Deep gashes marred their flesh, as though something with terrible claws had torn into them. Their hands, stiff in death, were curled as if they had tried to fight against something unseen. And their faces—God, their faces.
Mouths frozen mid-scream. Eyes wide and unseeing, locked in an eternity of horror.
She dropped to her knees beside one of them, a young man barely past twenty, his damp curls clinging to his forehead. Aria pressed her fingers against his throat out of instinct, though she knew there would be no pulse. His skin was ice-cold. But it was not just death that had taken him—there was something *wrong* with these bodies.
Water dripped from their open mouths. Their lungs had not simply filled with river water; they had *drowned*—but not by accident.
The realization sent a shudder through her. *Who had done this?* And more chilling still—*why?*
Behind her, the constables muttered amongst themselves. Some crossed themselves. Others refused to step too close, as if afraid the dead might still have something left to say.

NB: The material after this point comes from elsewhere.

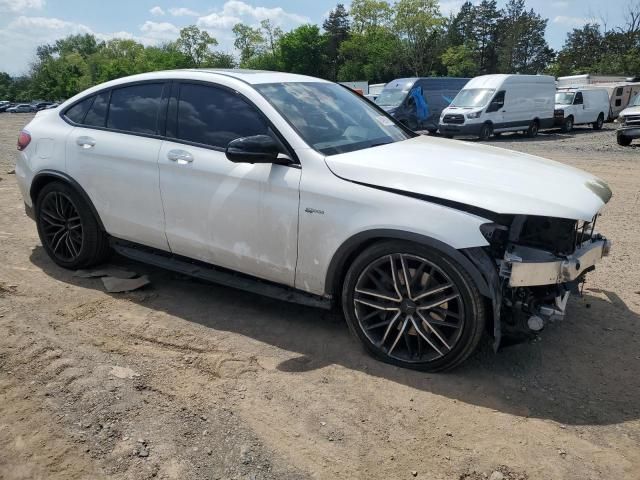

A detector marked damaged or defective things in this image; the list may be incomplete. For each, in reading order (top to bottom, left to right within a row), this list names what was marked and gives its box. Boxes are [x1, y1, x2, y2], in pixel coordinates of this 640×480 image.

Aria swallowed, her throat dry. She had seen death before. But this?
This was something else.
And as she stared into those frozen, terrified faces, a single, dreadful thought whispered through her mind:
*Perhaps they had seen their killer. And perhaps that was the cruelest fate of all.*
A shiver ran down Aria’s spine. No matter where she turned, she couldn’t shake the feeling that something—*someone*—was watching her.
She cast a glance over her shoulder. The constables were deep in hushed conversation, their faces tight with unease. Medics moved swiftly, tending to the dead with mechanical efficiency.
The press, their cameras cumbersome and intrusive, clicked and whirred as they documented the horror. Nothing was amiss. And yet—something was wrong.
Then it hit her.
A searing pain lanced through her skull, sudden and blinding. Aria staggered, gasping as her vision fractured.
Darkness. Writhing. Moving.*
Shadows—not cast by men, but alive. They swarmed, shifting like a living tide, crimson eyes burning through the void. They crawled over the rooftops, spilled through the streets, slithered through alleyways like hungry specters. And they were coming—coming for Raven’s Peak.
A single heartbeat later, the vision was gone.
Aria inhaled sharply, her body locking up as the world snapped back into focus. She was standing in the mud, surrounded by the dead, her hands trembling. She could feel the weight of a dozen qeyes on her now—the constables, the medics, even the reporters.
“Miss Aria?” someone called cautiously.
She barely heard them.
The vision had passed in the blink of an eye, but the terror it left in its wake remained. Her stomach twisted, nausea rising. She had felt them—those things in the dark. Not men, not beasts, but something far, far worse.
And they were coming.
For the first time since this nightmare began, Aria wasn’t just afraid of what had already happened.
She was afraid of what was about to.